Three insurance company units of Cigna Corp. (NYSE:CI) have agreed to set aside about $79 million to resolve state regulators’ concerns about disability insurance claim handling practices.
The units — Life Insurance Company of North America, Connecticut General Life Insurance Company, and Cigna Health and Life Insurance Company — have negotiated the settlement agreement with the insurance regulators in California, Connecticut, Maine, Massachusetts and Pennsylvania.
Cigna will make $29 million available for claims that are still open, $48 million for reserves that could be used to pay for additional benefits in the future, and $1.675 million for fees and fines, officials said.
In addition to agreeing to set aside cash, Cigna has agreed to change its claim procedures to give more weight to Social Security Disability Insurance (SSDI) benefits awards, improve the way it gets medical information, set new guidelines for use of outside medical resources, use a new process to choose independent medical examiners, and accept new quality monitoring procedures, according to a copy of the settlement agreement posted on the Web.
Cigna talked about the charges in the “regulatory matters” section in a financial report it filed recently with the U.S. Securities and Exchange Commission (SEC).
Cigna said in a statement that it is a “customer-centric company with a focus on providing responsive service and timely and accurate claims handling for all of our long-term disability customers.”
Cigna has responded to changes in state disability claims procedures by more than doubling its clinical staff, hiring additional claim managers and expanding its training and audit programs, the company said.
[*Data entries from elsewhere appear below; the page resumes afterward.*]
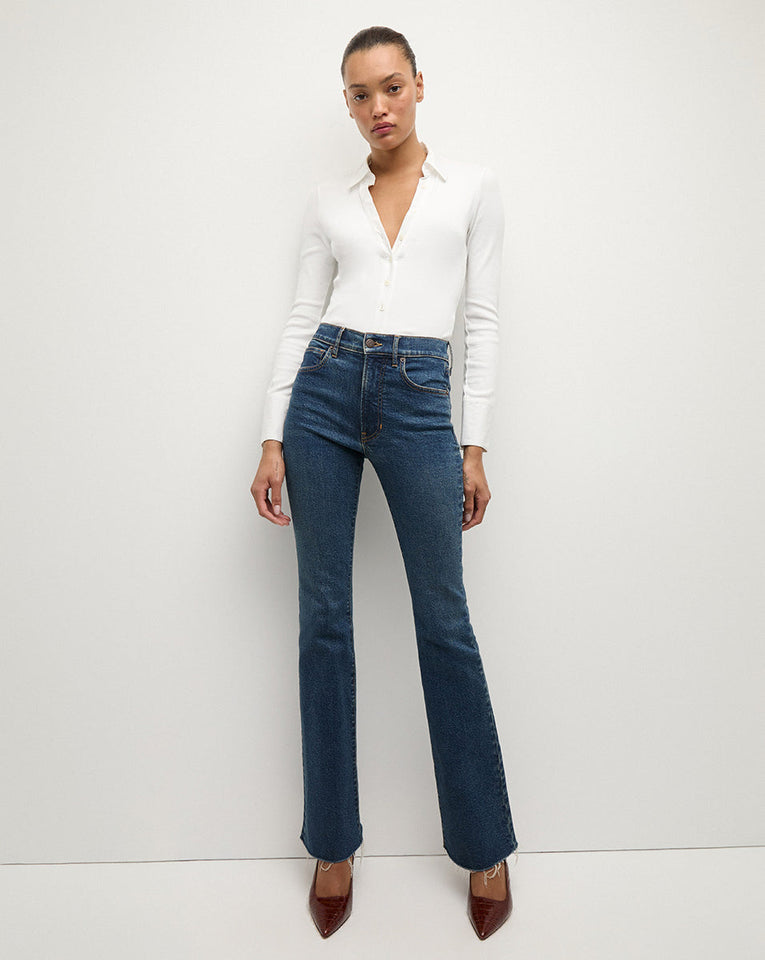 Scottie Button-Down Shirt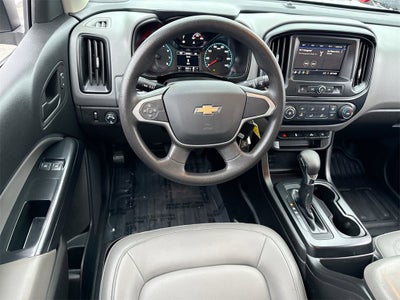 2022 Chevrolet Colorado WT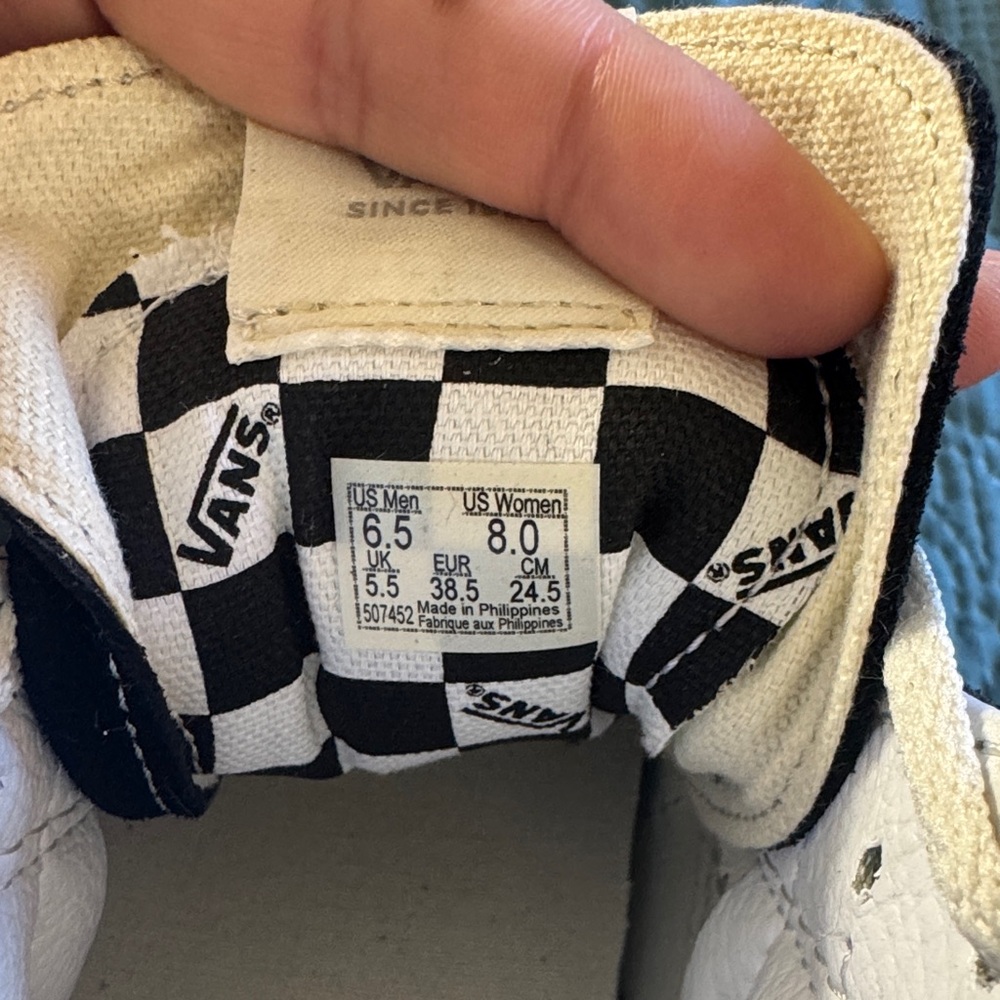Vans Reconstruct - Picture 4 of 5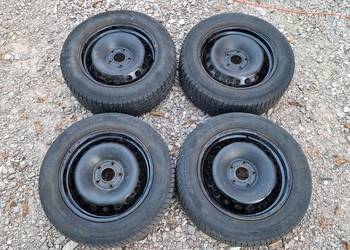 Koła zimowe 205/60R16 5X114.3 Renault/ Nissan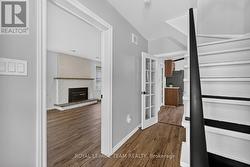 Character French doors throughout - 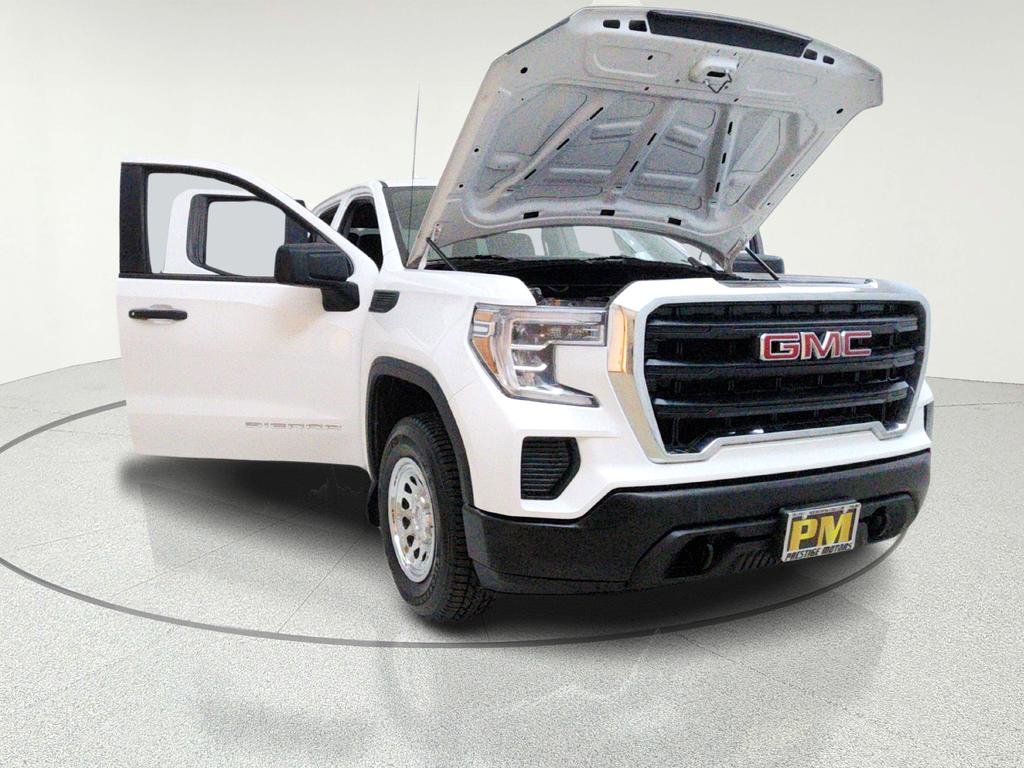 Used 2019 GMC Sierra 1500 4x4 Double Cab w/ Trailering Package image 12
“This regulatory settlement agreement grew out of a normal cycle of review by state regulators,” the company said. “As part of the settlement we are voluntarily agreeing to review an isolated subset of past long-term disability claim files from 2009 and 2010 (also from 2008 in California only) under updated standards.”
Cigna is collaborating with state regulatory agencies in a way that will help LTD claim handling practices and improve LTD customer service, the company said.
Maine insurance regulators said in a market conduct examination report posted on the Web that they evaluated Cigna long-term disability (LTD) insurance claim handling practices by asking to see the files for all 78 LTD claims closed, litigated or appealed for Maine residents in 2008 and 2009. Regulators looked at 18 of the 69 closed claims and all nine of the nine litigated and appealed claims.
Examiners found that some denial and termination letters were inconsistent with LTD policy standards, and that some denials and terminations were based solely on reviews by nurse case managers, without enough use of other resources.
In some cases, the companies seemed to make selective use of medical reports or evaluations, and, in some cases, the companies seemed to offer very low benefit amounts to force the claimants to litigate, officials said.